郑老爷脸色阴沉的坐在太师椅上,身子因为愤怒而微微颤抖着,真相竟然会如此残酷,这些在他面前小意儿温柔的女人,暗地里却是那么肮脏丑陋。
郑老爷丝毫不怀疑一眉的话,这件事情,只要稍微调查一般便能找到真相,他没有理由会骗他。
四个妻妾袅袅婷婷地走了进来,会客厅的们缓缓合上,没有人知道这一夜,到底发生了什么事情。
****
一眉原以为郑老爷家的事情会十分棘手,已经做好了长期奋战的准备,却没想到小僵尸只是出去溜达了一圈,就轻飘飘地将这个问题解决了,除去路上耗费的时间,前后花了不过几个小时。
一眉拍了拍罗可的头,算是表扬。
罗可默默地翻了个白眼儿,比起这个,她想要更实在的东西,比如说银票,再不济铜板也成,虽然她现在顶着个僵尸的躯壳,不过不管什么时候,总是兜里有钱,办事儿不慌嘛。
此间事情已了,一眉便决定打道回府,看这婴灵的情况已经撑不了多久了,他需要尽快回去帮助这婴灵修复灵体。

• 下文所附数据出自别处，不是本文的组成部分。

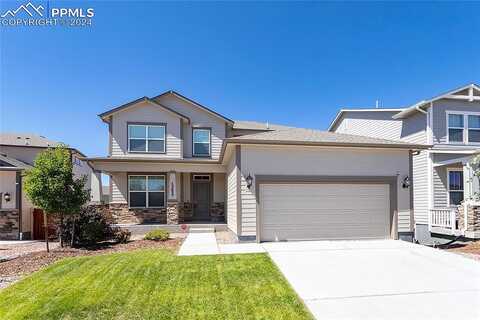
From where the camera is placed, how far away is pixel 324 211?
32.0 feet

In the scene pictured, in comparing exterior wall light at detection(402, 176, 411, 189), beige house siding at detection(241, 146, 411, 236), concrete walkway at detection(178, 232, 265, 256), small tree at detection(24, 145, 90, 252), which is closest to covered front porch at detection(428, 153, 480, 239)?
beige house siding at detection(241, 146, 411, 236)

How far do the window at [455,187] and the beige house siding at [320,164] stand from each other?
15.1 ft

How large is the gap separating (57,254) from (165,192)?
255 inches

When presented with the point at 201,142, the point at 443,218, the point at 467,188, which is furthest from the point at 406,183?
the point at 201,142

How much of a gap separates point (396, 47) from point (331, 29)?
3306 mm

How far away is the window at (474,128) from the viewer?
43.5 ft

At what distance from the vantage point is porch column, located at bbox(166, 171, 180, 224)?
44.0 ft

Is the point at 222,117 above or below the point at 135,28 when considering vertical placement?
below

好在他们的包袱都带在身上,也不用回客栈去取,一眉在街边买了几个包子,带着罗可直接出了镇子,往村子的方向去了。
走了一半儿路,天色便暗了下来,天边乌压压地一片,一阵狂风平地刮起,道路边的小树林被吹得哗哗作响,刺目的闪电划破夜昏暗的天空,一声惊天炸雷响起,豆大的雨点儿噼里啪啦的落了下来。
这雨来得又快又急,不到片刻之间,洛可可身上便被淋了个透心凉,湿漉漉的衣服贴在身上,十分难受。
一眉的情况也好不到哪儿去,整个人被这场突来的大雨弄得狼狈不堪,一眉想起前面不远的地方有个破庙,拉着罗可的手深一脚浅一脚地朝破庙走去。
回去的路都是黄土路,雨水很快便将土路浸透,一脚踩下去,溅起大片大片的泥水,罗可这身子的个子很矮,溅起的泥水糊的她满头满脸,等到到了那破庙的时候,她已经成了个小泥人儿。
婴灵是灵魂状态,这些东西对他丝毫没有妨碍,无论是大雨还是泥水对他来说根本就如同无物,小身体依旧是干干净净的,他看着罗可狼狈的样子,捂着嘴偷笑起来。
罗可无十分无奈,她此时虽然已经不属于人类的范畴,可是毕竟是有实体的,和婴灵这样无形无体的存在自然不能相比。
一眉的头发湿哒哒的,水珠顺着半长不短的头发流了下来,他甩了甩头发,又将身上的外褂脱了下来,拧干之后又重新穿在了身上。
破庙外的大雨依旧哗哗下着,看样子短时间之内并不会停歇,今晚他们恐怕要宿在这破庙里了。
好在这庙宇虽然破旧,可是房顶和四壁依旧完整,足以挡风遮雨。
一眉做了这些年的道士,对于神明保持着很大的敬意,朝着庙里几个布满灰尘的神像诚心地拜了几拜,说了声叨扰了望请见谅之类的。
庙宇的一角堆放着一些干草垛,看样子是之前人们歇脚的时候铺的,一眉走了过去,简单地收拾一下,准备睡觉。
刚刚抱起上面虚盖的那些稻草,一眉看见下面掩盖着两个裹在襁褓之中的孩子。
一眉一愣,随即眉头深深地皱了起来,那两个孩子不过几个月大,脸色蜡黄蜡黄的,呼吸十分微弱,眼看是活不了了。
罗可见一眉一动不动地蹲在那里,以为出了什么事情,一蹦一蹦地跳了过去,婴灵也跟在她的身后飘了过去,看见那两个裹在襁褓里的孩子的时候,罗可愣了一下,脑海里闪过的第一个念头便是,这两个孩子是被人扔掉了?